Collection and processing of samples for cultural isolation
Ear (169), nasal (158) and ocular (28) swabs as well as lung tissues (94) and milk (259) samples were collected aseptically from healthy as well as sick animals and processed for isolation of Mycoplasma. After collection, each sample was placed directly in 2 ml of MBHS-L broth (Modified Balanced Hank’s Salt Solution Liquid Media) and kept at 37°C for 1 h. After incubation for 1 h, 200 µl of each MBHS-L broth containing sample was transferred to 2 ml of fresh MBHS-L broth after filtration (with 0.45 µm filter). The fresh MBHS-L broths containing filtered inoculum were incubated at 37°C for 10-15 days. The broths were examined daily for sign of growth (floccular material) and positive cultures were further purified. The samples showing growth in broth were inoculated on solid media (Modified Balanced Hank’s Salt Solution Agar Media, MBHS-A) and incubated anaerobically for 10 days at 37ºC under humid conditions in 5-10% carbon dioxide tension to obtain optimum growth (Carmichael et al., 1972).

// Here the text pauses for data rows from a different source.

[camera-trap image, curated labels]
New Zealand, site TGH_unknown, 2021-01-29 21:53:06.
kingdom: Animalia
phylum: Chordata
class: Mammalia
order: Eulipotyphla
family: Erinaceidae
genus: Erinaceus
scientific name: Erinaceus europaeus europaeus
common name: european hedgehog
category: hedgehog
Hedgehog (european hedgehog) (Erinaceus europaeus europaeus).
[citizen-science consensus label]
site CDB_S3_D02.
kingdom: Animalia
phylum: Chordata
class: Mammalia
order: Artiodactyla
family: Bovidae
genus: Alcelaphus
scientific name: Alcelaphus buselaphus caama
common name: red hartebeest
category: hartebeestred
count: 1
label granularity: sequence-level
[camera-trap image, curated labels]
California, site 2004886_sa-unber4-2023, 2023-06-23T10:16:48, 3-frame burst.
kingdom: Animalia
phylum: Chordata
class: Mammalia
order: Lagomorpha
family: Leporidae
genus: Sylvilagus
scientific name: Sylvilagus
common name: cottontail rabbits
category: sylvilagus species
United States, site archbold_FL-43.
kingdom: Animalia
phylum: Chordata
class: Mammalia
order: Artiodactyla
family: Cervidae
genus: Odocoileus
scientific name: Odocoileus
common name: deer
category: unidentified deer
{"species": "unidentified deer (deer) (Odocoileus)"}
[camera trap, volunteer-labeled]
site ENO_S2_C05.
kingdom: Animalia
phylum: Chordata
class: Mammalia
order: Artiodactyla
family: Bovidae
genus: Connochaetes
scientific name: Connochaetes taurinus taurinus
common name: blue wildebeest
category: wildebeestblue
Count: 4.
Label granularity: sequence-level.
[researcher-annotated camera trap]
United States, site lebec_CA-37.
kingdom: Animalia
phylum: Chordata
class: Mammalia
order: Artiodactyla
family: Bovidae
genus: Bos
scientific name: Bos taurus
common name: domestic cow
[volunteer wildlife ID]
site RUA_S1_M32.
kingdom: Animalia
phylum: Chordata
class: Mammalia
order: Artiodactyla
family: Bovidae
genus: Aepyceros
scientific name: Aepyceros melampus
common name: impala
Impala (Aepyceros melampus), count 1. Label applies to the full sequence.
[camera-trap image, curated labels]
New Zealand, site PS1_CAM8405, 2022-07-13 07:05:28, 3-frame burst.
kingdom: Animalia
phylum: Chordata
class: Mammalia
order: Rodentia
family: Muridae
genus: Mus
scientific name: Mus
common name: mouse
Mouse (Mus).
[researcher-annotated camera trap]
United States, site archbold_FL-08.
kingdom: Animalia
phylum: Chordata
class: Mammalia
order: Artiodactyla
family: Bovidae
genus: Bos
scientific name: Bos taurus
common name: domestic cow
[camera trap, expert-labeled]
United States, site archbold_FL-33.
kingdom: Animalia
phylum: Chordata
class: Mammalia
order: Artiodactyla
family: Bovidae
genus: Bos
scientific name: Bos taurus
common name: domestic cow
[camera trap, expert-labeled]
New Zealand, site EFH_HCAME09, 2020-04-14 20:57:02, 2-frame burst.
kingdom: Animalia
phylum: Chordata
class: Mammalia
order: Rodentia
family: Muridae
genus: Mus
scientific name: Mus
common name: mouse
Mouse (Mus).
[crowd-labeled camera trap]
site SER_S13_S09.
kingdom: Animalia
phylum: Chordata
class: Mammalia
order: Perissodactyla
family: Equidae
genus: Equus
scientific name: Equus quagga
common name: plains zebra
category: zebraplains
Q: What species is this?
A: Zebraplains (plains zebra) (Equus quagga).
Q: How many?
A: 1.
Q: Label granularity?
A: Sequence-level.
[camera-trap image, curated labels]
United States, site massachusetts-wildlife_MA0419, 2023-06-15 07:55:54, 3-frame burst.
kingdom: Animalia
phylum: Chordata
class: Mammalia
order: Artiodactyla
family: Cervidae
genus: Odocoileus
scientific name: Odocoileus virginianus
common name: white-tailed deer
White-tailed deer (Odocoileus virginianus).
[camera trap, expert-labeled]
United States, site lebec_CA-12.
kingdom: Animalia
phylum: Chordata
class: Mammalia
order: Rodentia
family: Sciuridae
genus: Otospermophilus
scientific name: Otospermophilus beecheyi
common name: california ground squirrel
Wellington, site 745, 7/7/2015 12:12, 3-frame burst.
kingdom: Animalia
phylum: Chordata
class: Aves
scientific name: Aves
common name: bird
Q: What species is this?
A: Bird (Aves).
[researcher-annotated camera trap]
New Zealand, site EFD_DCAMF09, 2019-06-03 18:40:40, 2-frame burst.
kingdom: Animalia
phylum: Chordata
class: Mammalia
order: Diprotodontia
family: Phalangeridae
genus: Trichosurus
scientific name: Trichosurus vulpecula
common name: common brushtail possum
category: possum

Examination of the isolated colonies and biochemical characterization of isolates
The suspected colonies of Mycoplasma were examined morphologically under microscope (4X) after staining them with different stains viz. Dienes’, Giemsa and Acridine orange stain. Biochemical tests as described by Erno and Stipkovits (1973) such as catabolism of glucose, hydrolysis of arginine, phosphatase activity, tetrazolium reduction, serum digestion, digitonin sensitivity test (Freundt, 1973) and film and spot formation were carried out to determine the biochemical activity of the suspected Mycoplasma isolates.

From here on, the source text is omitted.